The first year of PCIe 6.0, AI and HPC usher in new speeds

Posted Date: 2024-02-01

Electronic Enthusiast Network reports (Text/Zhou Kaiyang) In January 2022, PCI-SIG released the PCIe 6.0 specification, officially kicking off a major upgrade in interface bandwidth. However, in the two years since the specification was released, versions 6.0.1 and 6.1 have been updated, and PCIe 6.0 seems to have been perfected at the design level. However, we have not seen the actual implementation of PCIe 6.0 products during this period, and even PCIe 5.0 products have only been implemented in small batches of consumer-grade products. In March of this year, according to PCI-SGI predictions, PCIe 6.0 hardware was finally about to be released.

AI/MLHPC and cloud graphics workloads crave double the bandwidth

As an interface that originated from servers and PCs, PCIe has begun to radiate into data-centered applications in recent years, such as IoT, automobiles, and medical electronics. Starting from PCIe 3.0, each generation of interface standard specifications will double the speed. PCIe 6.0 will increase the speed to 64GT/s, and the x16 one-way bandwidth will be increased to 256GB/s.

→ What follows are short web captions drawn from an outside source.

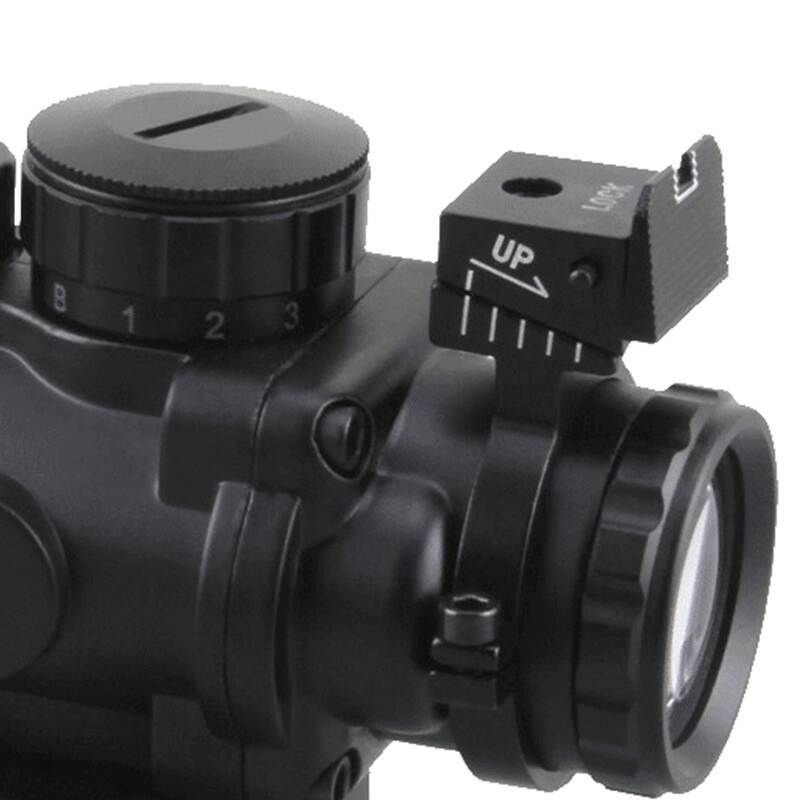 Vict Optics OPSL12 Rear Adjustable Iron Sight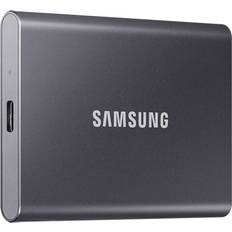 Harddisker & SSD-er Samsung T7 Portable SSD 1TB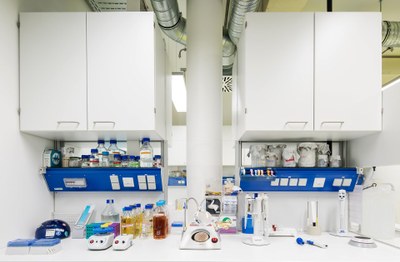 Astrobiology laboratory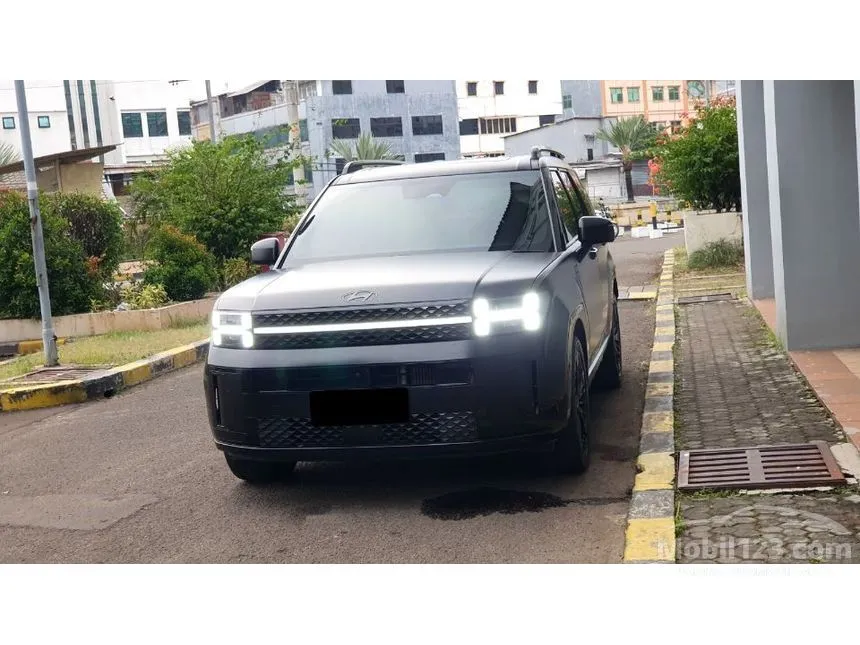 2024 Hyundai Santa Fe Calligraphy HEV SUV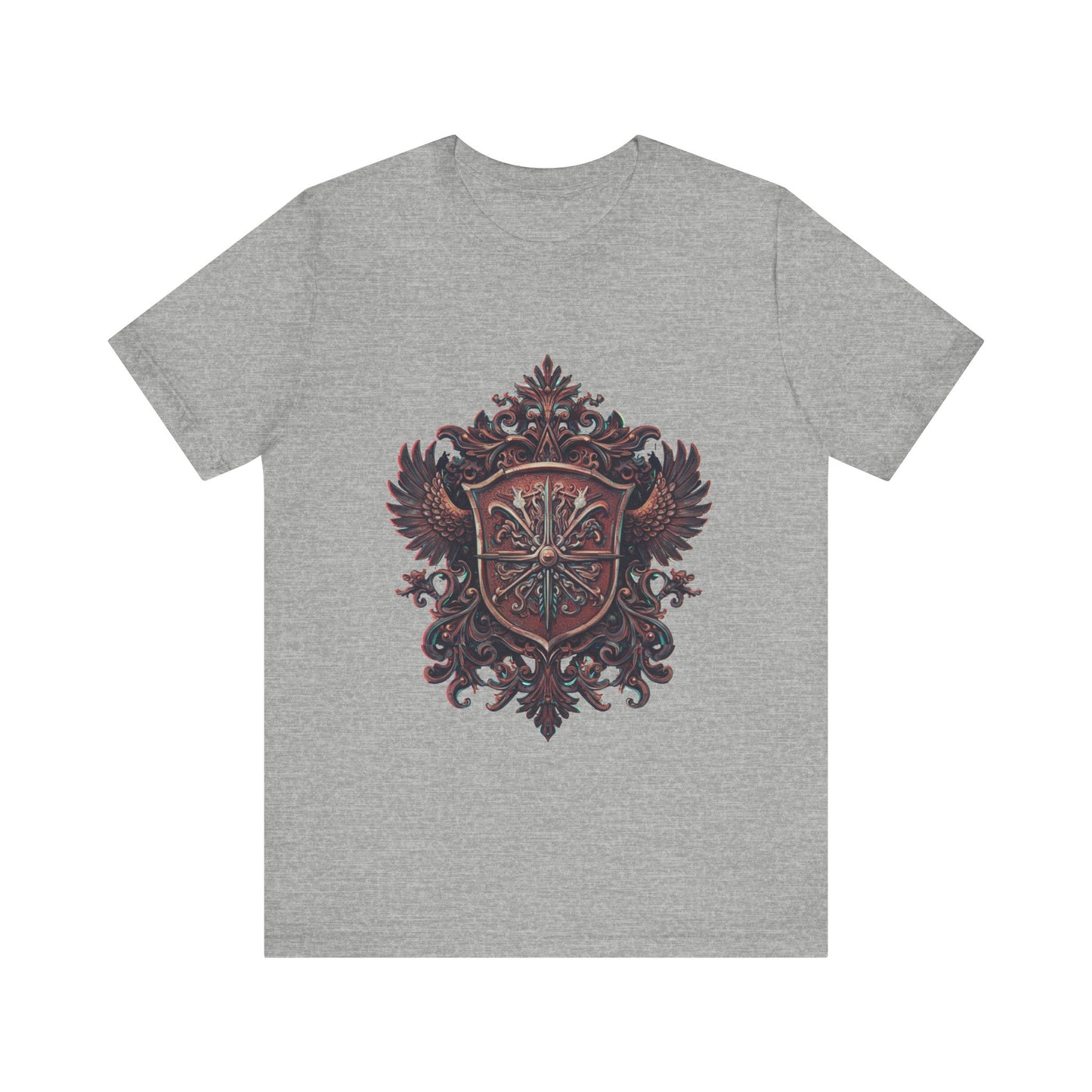 Guild Emblem Trendsetter Tee - Unisex & Stylish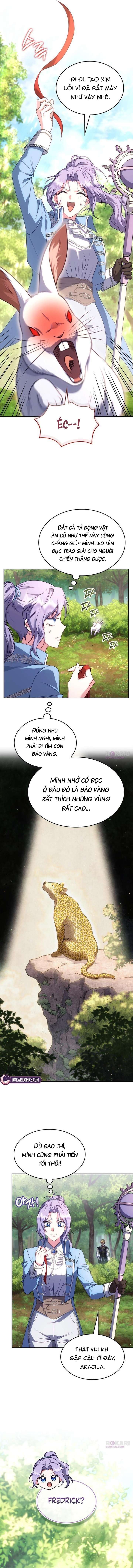 Kết Cục Của Cuộc Hôn Nhân Hợp Đồng Cao Cấp Chương 34 Ảnh 4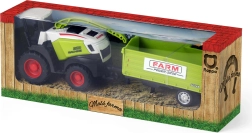 Traktor haagisega kollektsioonist Minu väike farm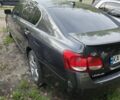 Серый Лексус ГС, объемом двигателя 3.5 л и пробегом 319 тыс. км за 8500 $, фото 1 на Automoto.ua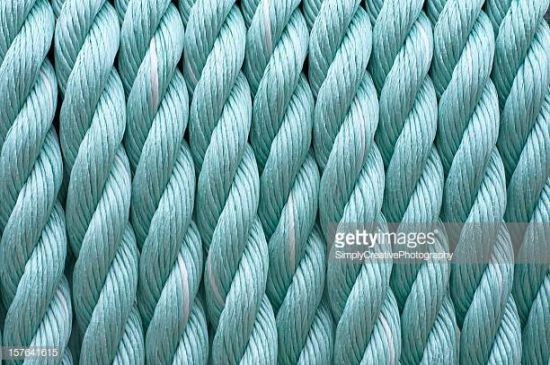 La cuerda marina de la cuerda de PP más fuerte de PP.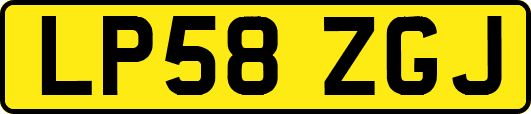 LP58ZGJ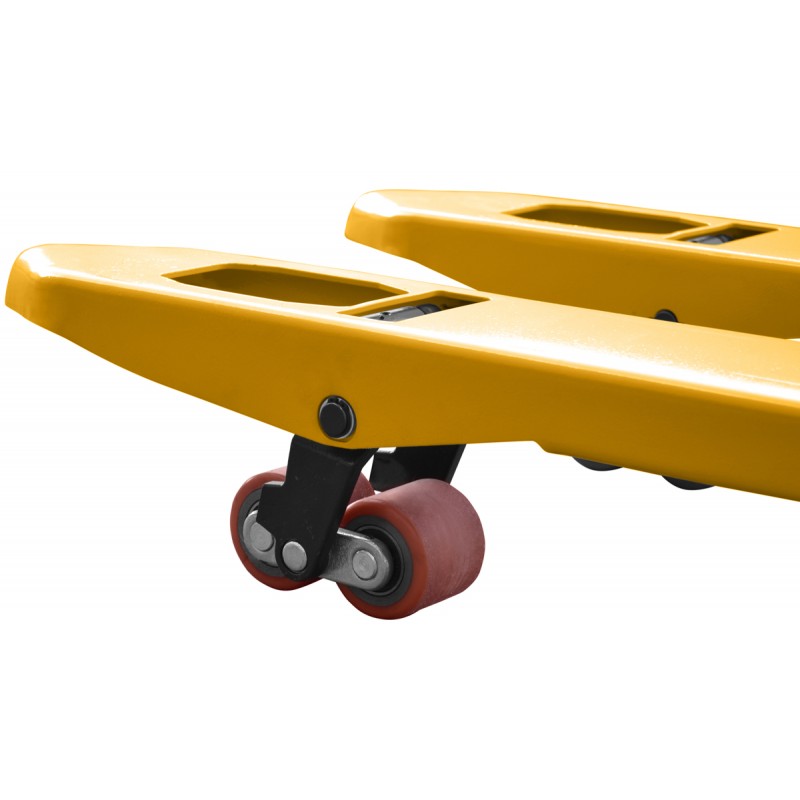 Elektrischer Palettenhubwagen CORMAK Q20 2000kg (elektrisches Heben und Fahren)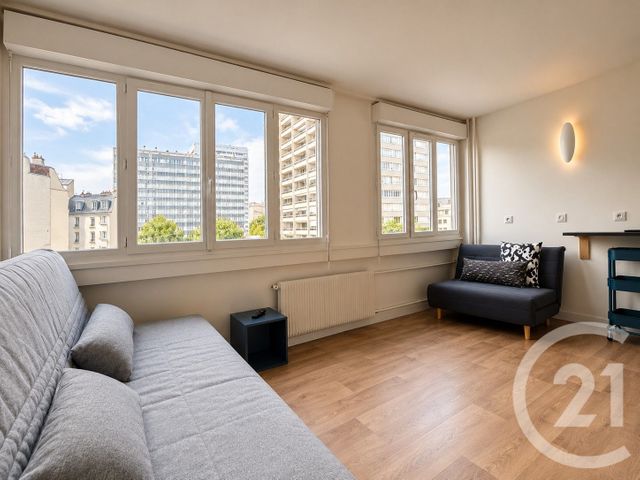 Appartement F1 à vendre - 1 pièce - 27.23 m2 - PARIS - 75014 - ILE-DE-FRANCE - Century 21 Immoside Lecourbe Vaugirard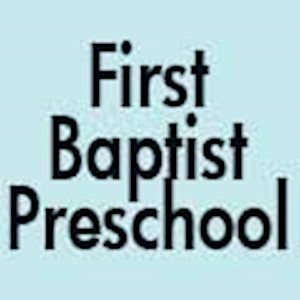 First Baptist Church Waco Preschool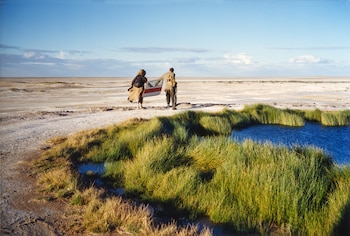 En las rutas de Wim Wenders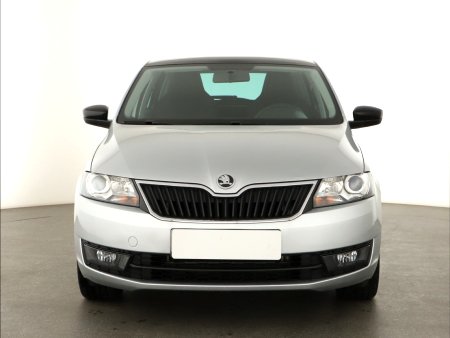Škoda Rapid Spaceback, 2014 - pohled č. 2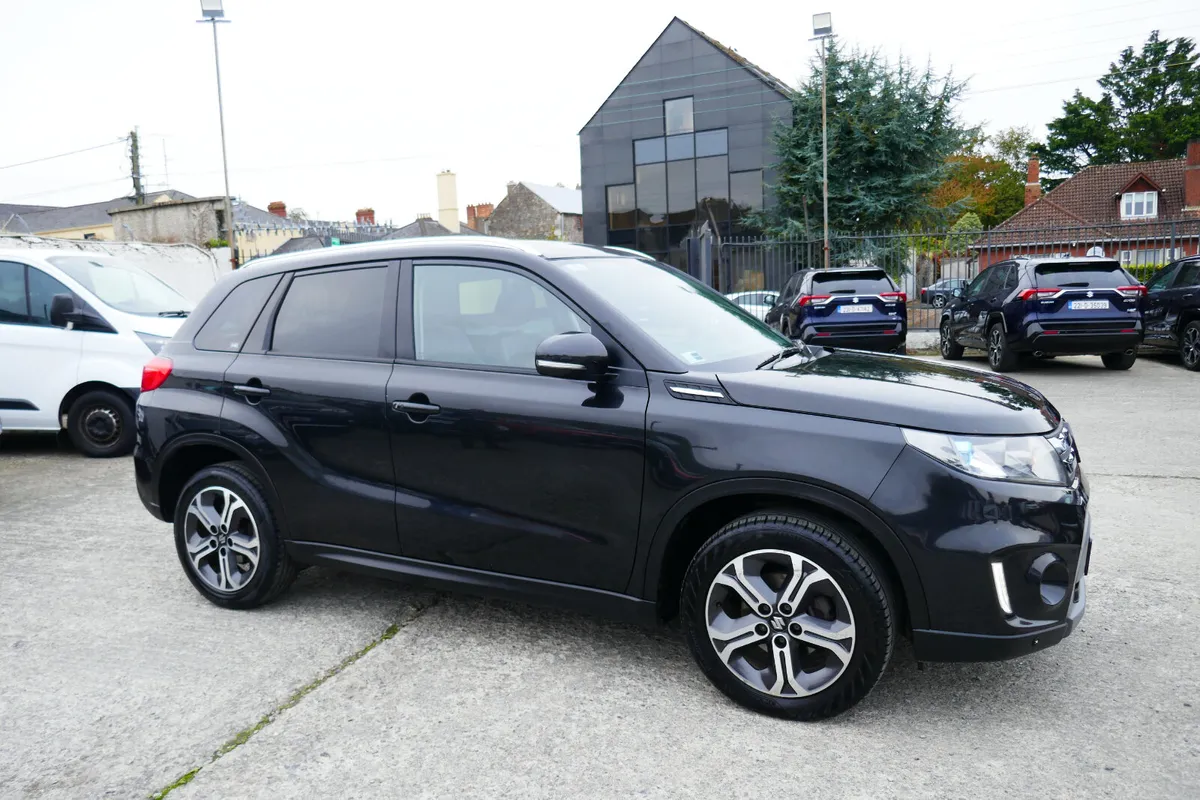 161, SUZUKI VITARA GLX DIESEL 5DR - Image 2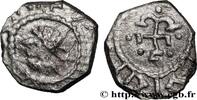 FRANCE Triens fourré UNSPECIFIED MINT Atelier indéterminé s.m. (12mm, 0,87g, 1h) -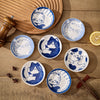 Assiette Japonaise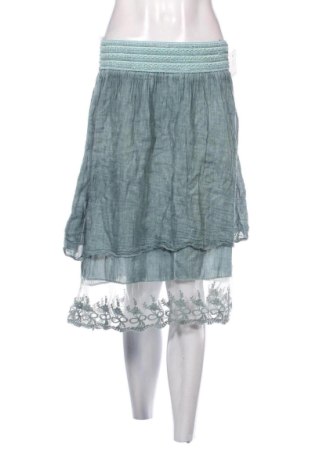 Spódnica Unbranded, Rozmiar L, Kolor Zielony, Cena 80,38 zł, #136862762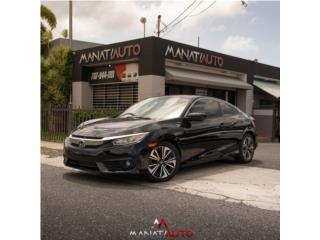 Honda Puerto Rico HONDA CIVIC COUPE 2017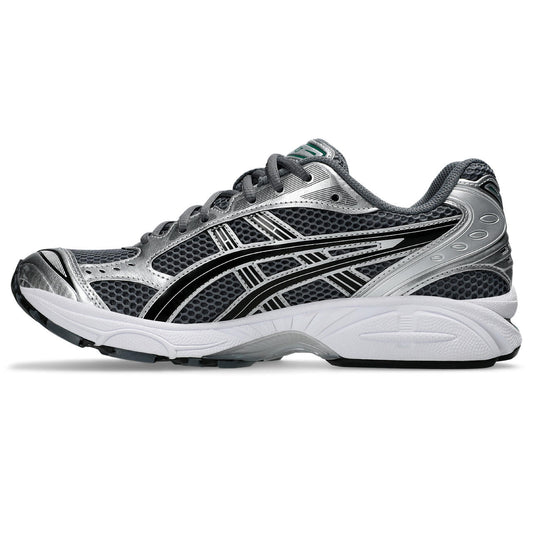 Asics  shoes  neutral running shoes mens  sneakers Gel-Kayano 14 Dark Grey / Metallic Silver / Black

Such a rate may seem a bit redundant in IoT applications, but in the currently popular AI/ML applications, it can be said to be a trump card for greatly improving computing efficiency. You must know that the currently popular generative AI applications such as ChatGPT are plagued by a large number of simultaneous accesses and demands. No matter how high the bandwidth of the H100 is, the computing efficiency is still limited under PCIe 5.0, and NVLink is required to break through the limitations.

The current data center, especially the AI ​​servers in it, has become a bottomless pit of bandwidth. What's more, when it comes to dealing with AI/ML training models, winning quickly can be said to be an ironclad market rule. Faster bandwidth means faster concurrent response of generative AI, giving shorter text and graphics generation time, thereby further improving user experience. For most application developers who host/rent servers, this also means a significant reduction in operating costs.

HPC is no exception. In HPC servers that run for a long time, bandwidth means computing efficiency. Especially software used in quantum mechanics and molecular dynamics requires higher memory bandwidth. If there is not enough bandwidth, nodes can only be divided to reduce bandwidth competition between different processes. The last big pain point is caused by cloud games. For applications that require multiple concurrencies and high graphics loads, bandwidth determines the number of concurrencies and graphics quality of cloud games.

AI/MLWill it accelerate the implementation of PCIe 6.0?

Judging from the development history of PCIe, a new specification will be officially launched every 3 to 4 years on average. Only from 3.0 to 4.0 it took 7 years. This is also because PCIe 3.0 at that time was already an advanced standard. After 2015, global data traffic entered an explosive period. It took two years to evolve from 4.0 to 5.0, and three years to evolve from 5.0 to 6.0. It is speculated that the PCIe 7.0 specification will be officially launched in 2025.

However, we also found that PCIe products based on the new standard are not that fast in implementation. Equipment such as AI accelerators and SSDs are often the first to be implemented. After all, no matter how fast the local processing speed is, the network speed must keep up. Take 800G Ethernet, which has not yet been implemented, as an example. The one-way bandwidth it requires is 100GB/s, which is exactly within the bandwidth coverage of PCIe 6.0.

Therefore, even with the advancement of AI/ML, only a few PCIe 6.0 products should be launched this year, and the landing scenarios are still concentrated in the data center field, and will be used in AI servers first. This point starts from the PCIe 6.0 controller IP, server This can also be seen in the trends of CPU IP manufacturers.

write at the end

As one of the most advanced interface standards at present, PCIe 6.0 is destined to bring design convenience to the next round of innovation in computing and storage technology. But we should also pay attention to market demand in real time. In the past, PCIe was able to maintain its status as a mainstream interface by uniting hardware manufacturers to steadily promote market demand. This strategy is still common in the AI ​​era.